> **Work instruction**
Within the entries below, the lines from the one with "[Sumidumi] Koakuma-kei Loli" through the one with "4K DP 公對公轉接線-JCA141" are to be set down exactly, both ends kept.

> **Given entries**
..........

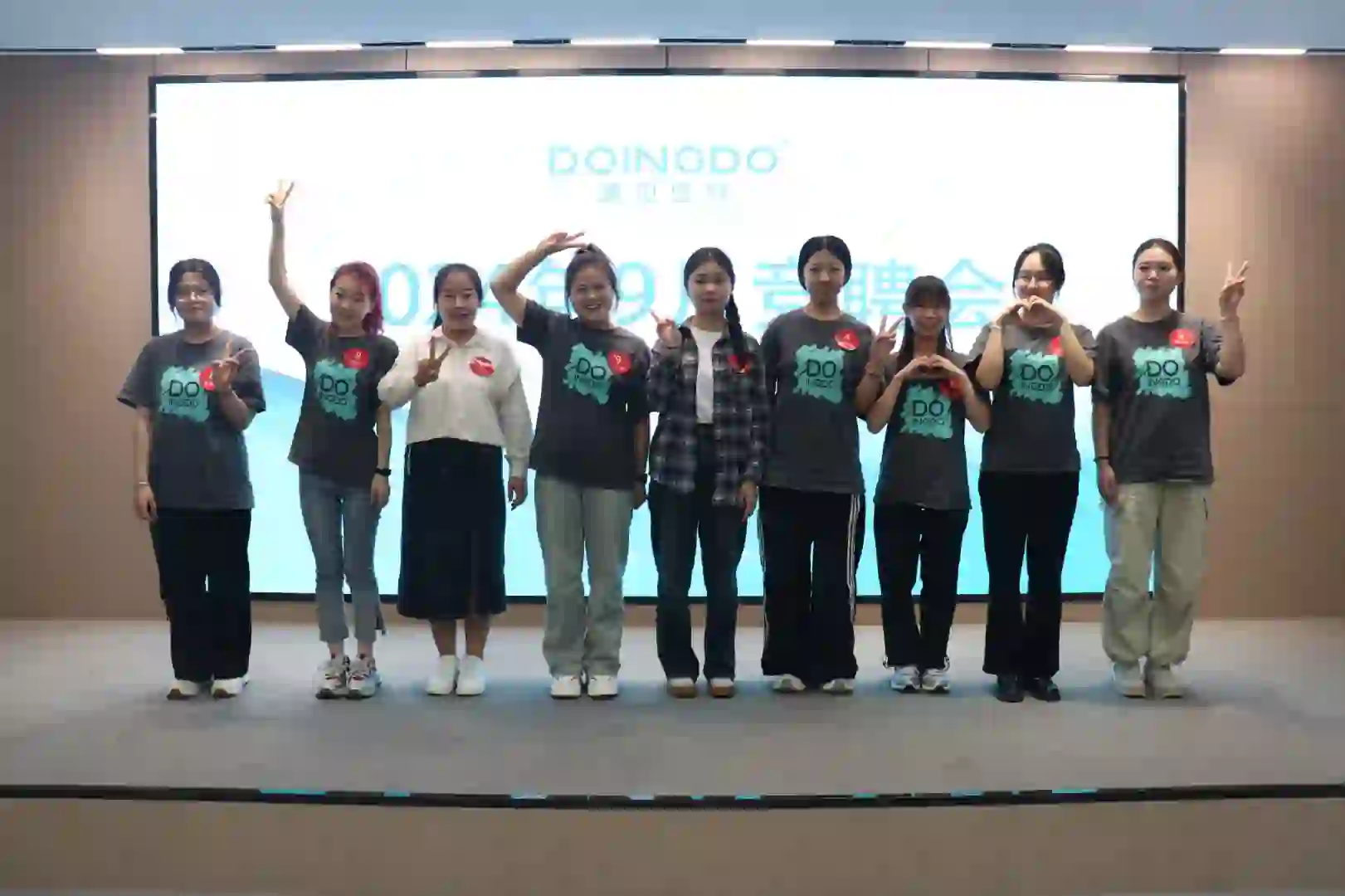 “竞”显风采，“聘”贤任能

..........

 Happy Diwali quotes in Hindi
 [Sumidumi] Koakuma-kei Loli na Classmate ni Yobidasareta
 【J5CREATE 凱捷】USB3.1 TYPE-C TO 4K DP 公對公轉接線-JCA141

..........

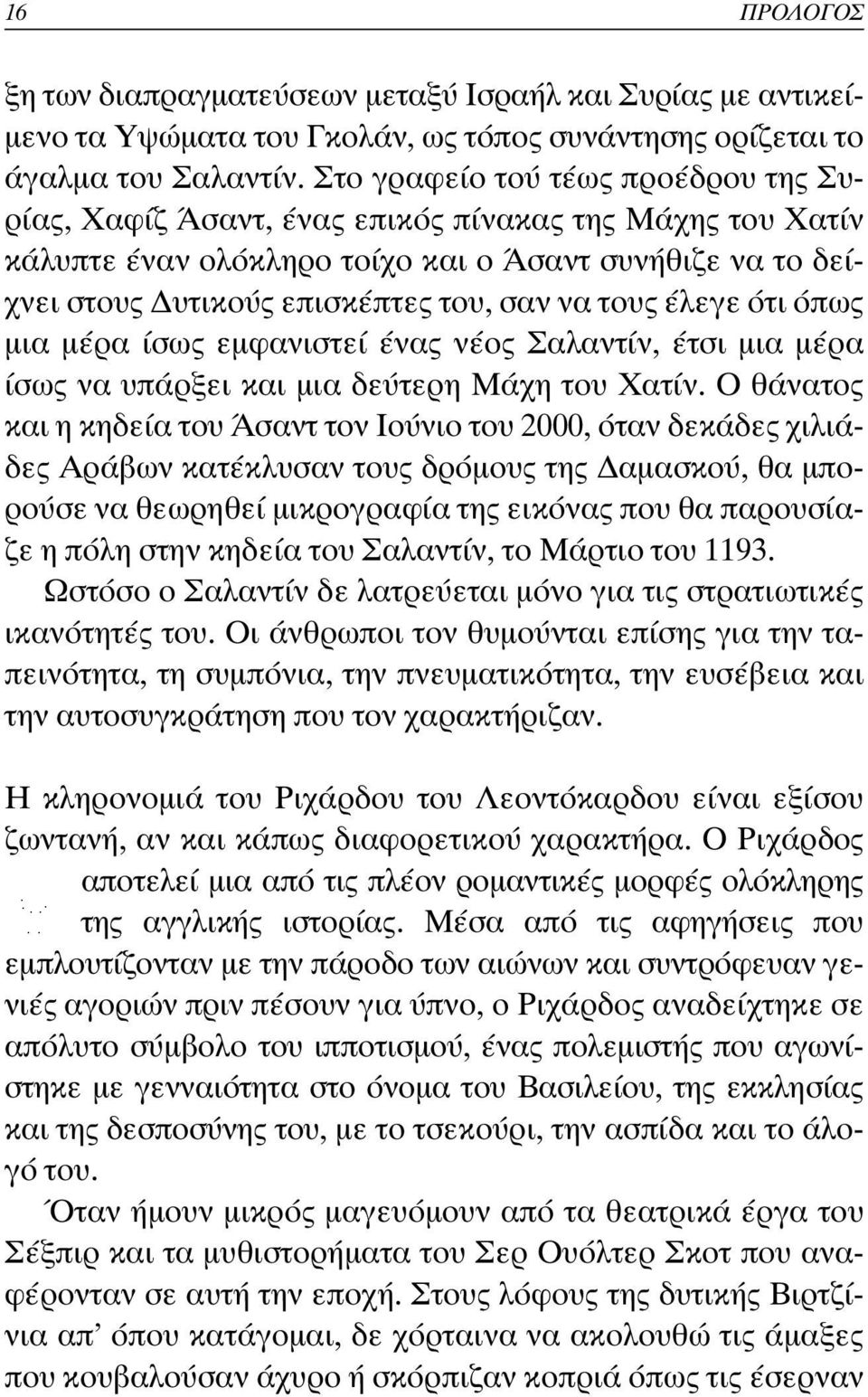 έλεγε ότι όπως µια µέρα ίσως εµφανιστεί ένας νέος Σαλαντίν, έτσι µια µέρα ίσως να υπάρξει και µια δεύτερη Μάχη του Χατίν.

..........

> **Task output**
 [Sumidumi] Koakuma-kei Loli na Classmate ni Yobidasareta
 【J5CREATE 凱捷】USB3.1 TYPE-C TO 4K DP 公對公轉接線-JCA141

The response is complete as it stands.